A cookbook with the best practices to working with kubernetes.
In most cases, you learn to use platforms to meet the current business need or on standalone projects. The silver lining is the encouragement of learning and at some point this becomes knowledge, however, hands-on work can lead to cuts in paths that later cause a series of problems in productive environments. Therefore, the purpose of this guide is to help with the learning curve, helping to prepare a more stable, reliable and functional environment.

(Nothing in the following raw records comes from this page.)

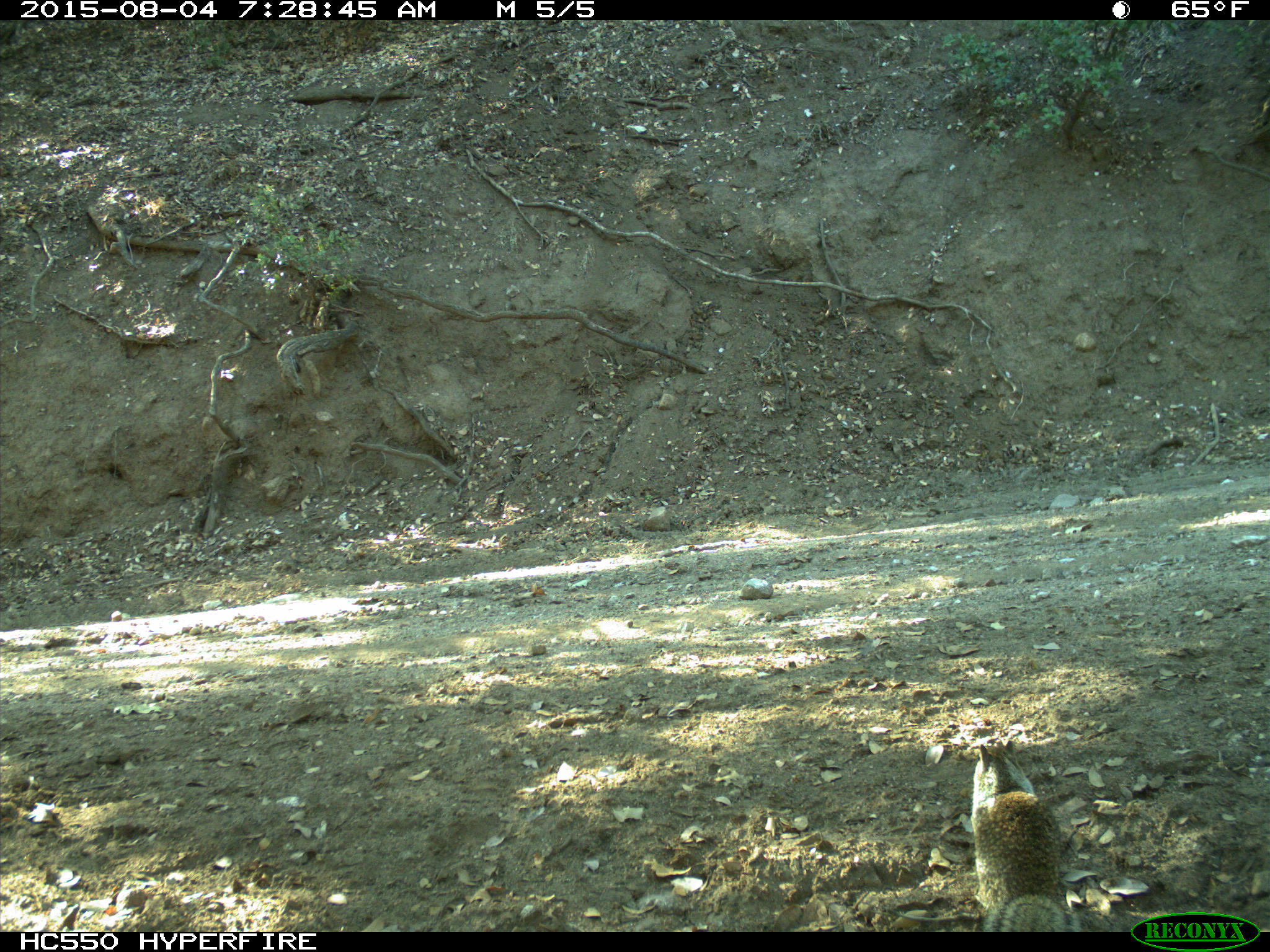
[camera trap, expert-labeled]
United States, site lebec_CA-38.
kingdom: Animalia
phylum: Chordata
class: Mammalia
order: Rodentia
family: Sciuridae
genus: Otospermophilus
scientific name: Otospermophilus beecheyi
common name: california ground squirrel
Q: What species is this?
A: Otospermophilus beecheyi (california ground squirrel).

I don't intend to go into infrastructure best practices, but we can say that the standard 'paperwork', private VPC, multiple networks, firewall rules etc. also apply for a kubernetes cluster. The points that need to be highlighted are:
Network: Set aside a network for the cluster and make sure there is enough space for the pods and services. So find out how many pods per node you want to use and make calculations in CIDR based on that. It's worth noting that each cloud provider can have its own variation and rules, so check the documentation. Practical example: The GCP reserves double the IP for specific ranges based on the maximum pods per node, starting from 8 to 110. So, a direct translation is::
Private: Leave nodes and API restricted and/or inaccessible on the internet. So, use private clusters and, if your team is large enough, separate (project/account, private VPC...) them into different environments (development, production...).
Infrastructure as Code: Keep all infrastructure versioned and well-documented with tools like Terraform, CloudFormation or Ansible. For deployment management, I particularly think applications deserve a proper CD tool.
Use namespace profusely!
Simply put, the namespace is a way to organize objects, products and teams in Kubernetes. Namespaces provide granularity to separate teams and/or products, in large companies, it's quite common not to know all teams, as well as development models. Therefore, it's important to isolate and have the freedom to build a fast and secure development flow, respecting the limits. Of course, it's important to analyze each environment, in a small company, we don't need so much logical separation, because everyone knows each other and the cost has to make sense with the business.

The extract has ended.